To manage pipeline definitions/schedules with GitOps, we need a reliable way to render the pipelines from their "dynamic Python representation" into their "static YAML representation".

Example

You will find the following items under /step-1--render-pipelines/example_pipeline_1/:

File/Directory	Description
`./pipeline.py`	A Python script containing a pipeline definition. This script exposes an argument named `--output-folder`, which specifies where the rendered pipeline should be saved.
`./render_pipeline.sh`	A Bash script which invokes `pipeline.py` in a reproducible way, with static arguments. This script uses shared code from `/common_python/` and `/common_scripts/` to ensure the rendered pipeline is only updated if the pipeline definition actually changes (rendered pipelines contain their build time).
`./RENDERED_PIPELINE/`	A directory containing the output of `render_pipeline.sh`. This directory contains the following items: a `workflow.yaml` file containing the rendered Argo `Workflow` resource a `params/` directory containing a file for each pipeline parameter
`./example_component.yaml`	A YAML file containing the definition of a reusable kubeflow component.
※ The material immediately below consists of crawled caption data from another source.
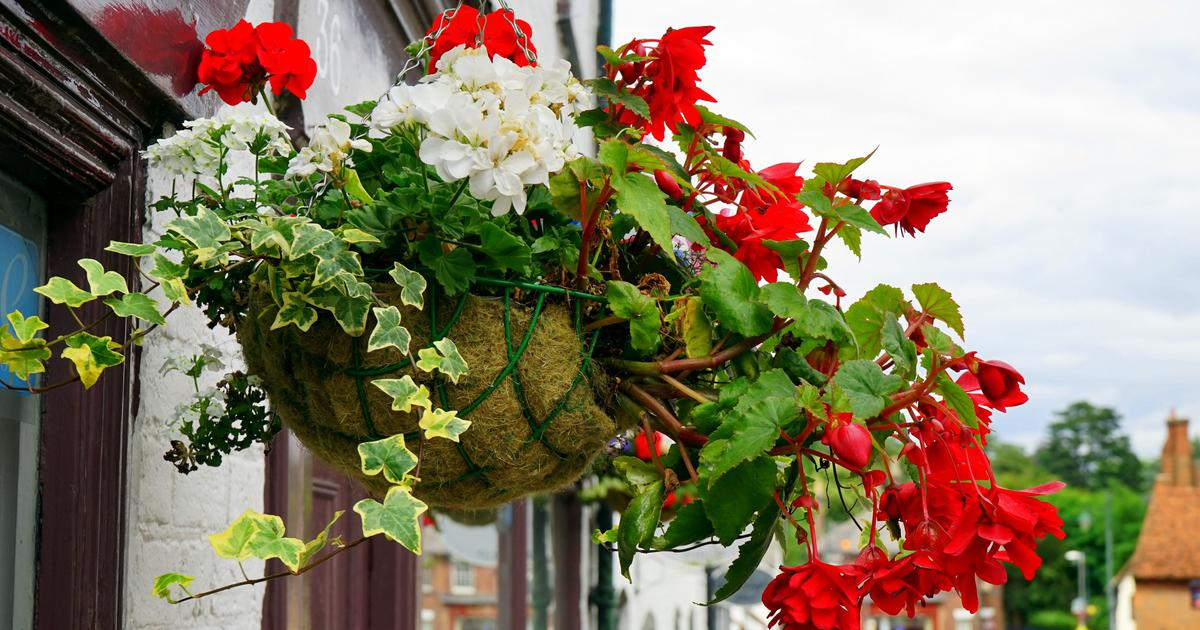 Plant a Seasonal Hanging Basket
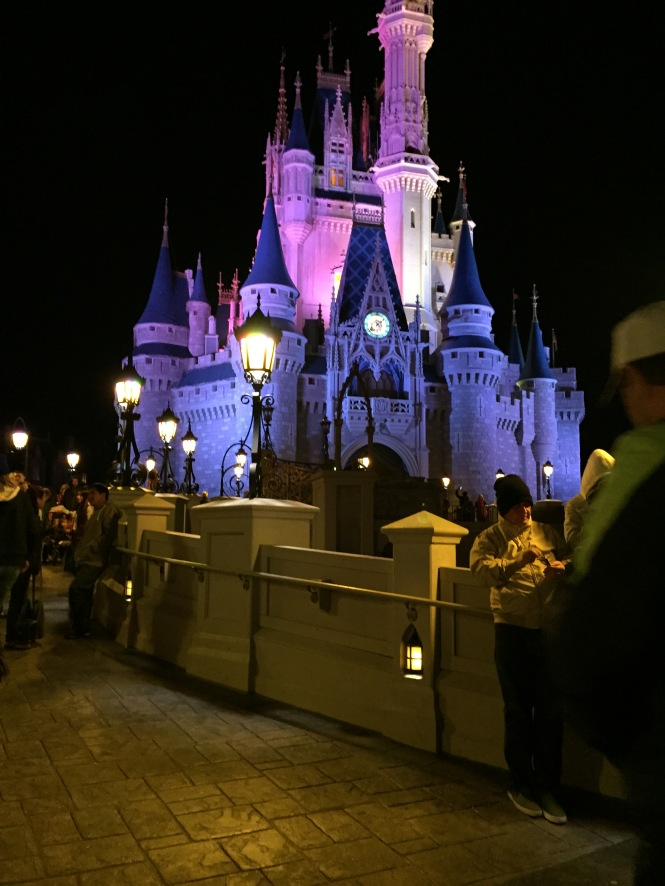 Alexa took this photo with my phone- it is the only one we have of the castle at Disneyworld!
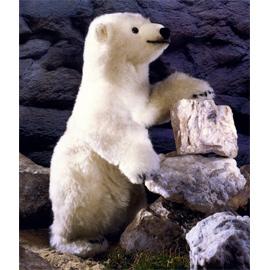 ケーセン社 ぬいぐるみ 限定500 白クマ どろんこシュムーデル/Schmuddel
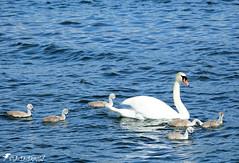 Les six sont toujours là ! (Jean-Daniel David) Tags: oiseau oiseaudeau famille cygne cygneau cygnon blanc bleu gris lac lacdeneuchâtel yvonand nature suisse suisseromande vaud volatile bébé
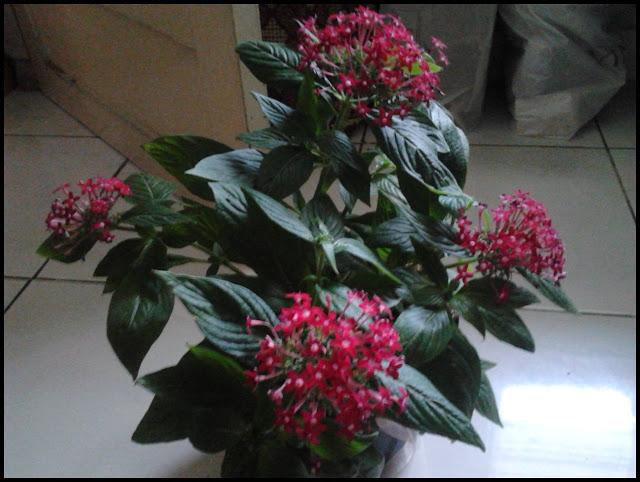 Bunga pleus potnya beli di daerah deket Lembang sana (Jl Sersan Bajuri  Bandung). kalau mau cari yang spesialisasi bunga coba agak ke atas ya..  kanan kiri ... 05c0706d67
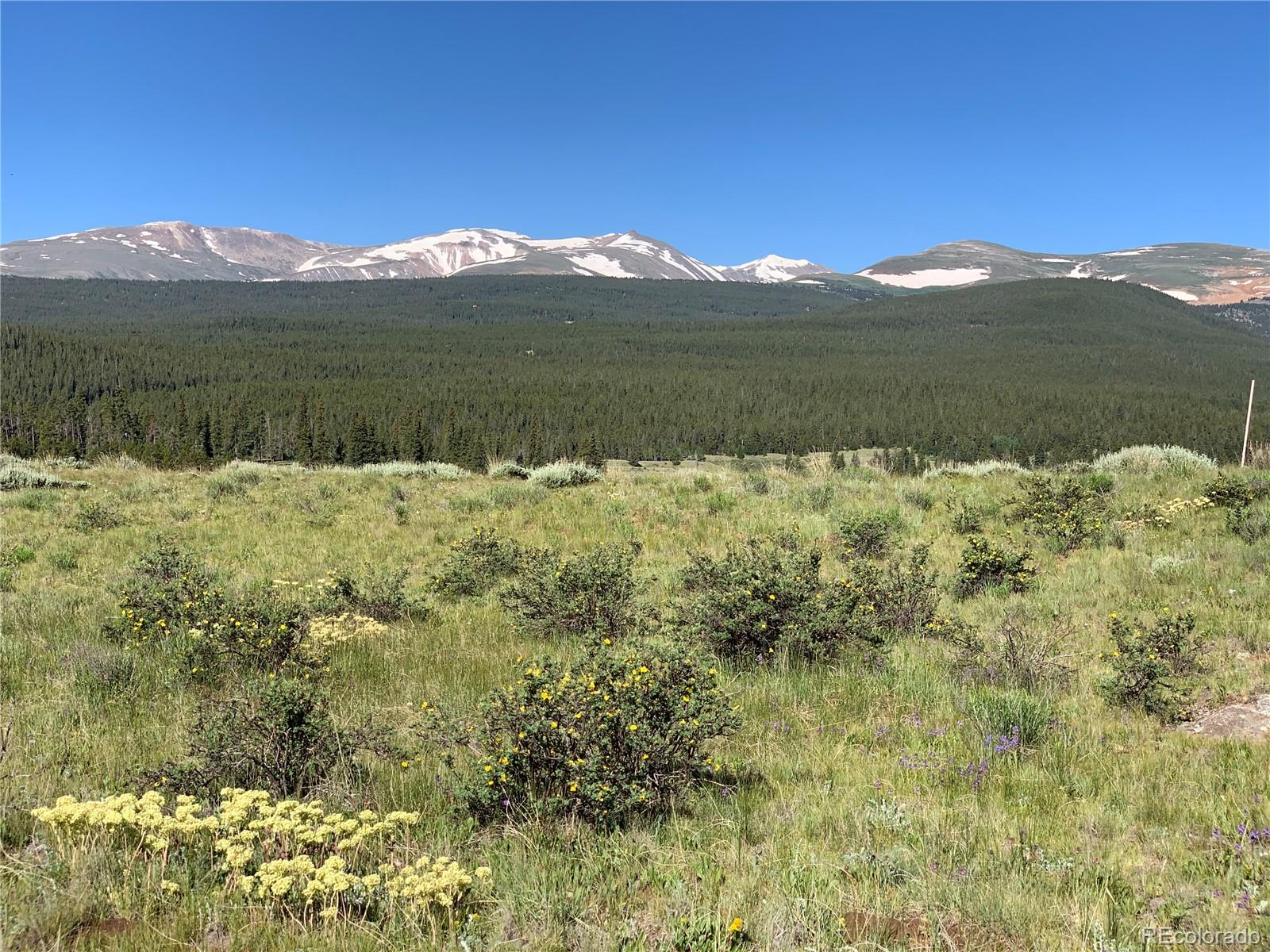 Ice Axe Court Property Photo - Alma, CO real estate listing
This component is used by `pipeline.py` to define a step in the pipeline.

WARNING:

It is NOT recommended to run pipeline.py directly, but rather to use scripts like render_pipeline.sh that ensure the rendered pipeline is only updated if the pipeline definition actually changes.

TIP:

If each run of render_pipeline.sh results in a different rendered pipeline, your pipeline definition is not deterministic, for example, it might be using datetime.now() in the definition itself, rather than within a step.

If a step in your pipeline requires the current date/time, you may use the Argo Workflows "variables" feature to set a step's inputs:

{{workflow.creationTimestamp.RFC3339}} becomes the run-time of the workflow ("2030-01-01T00:00:00Z")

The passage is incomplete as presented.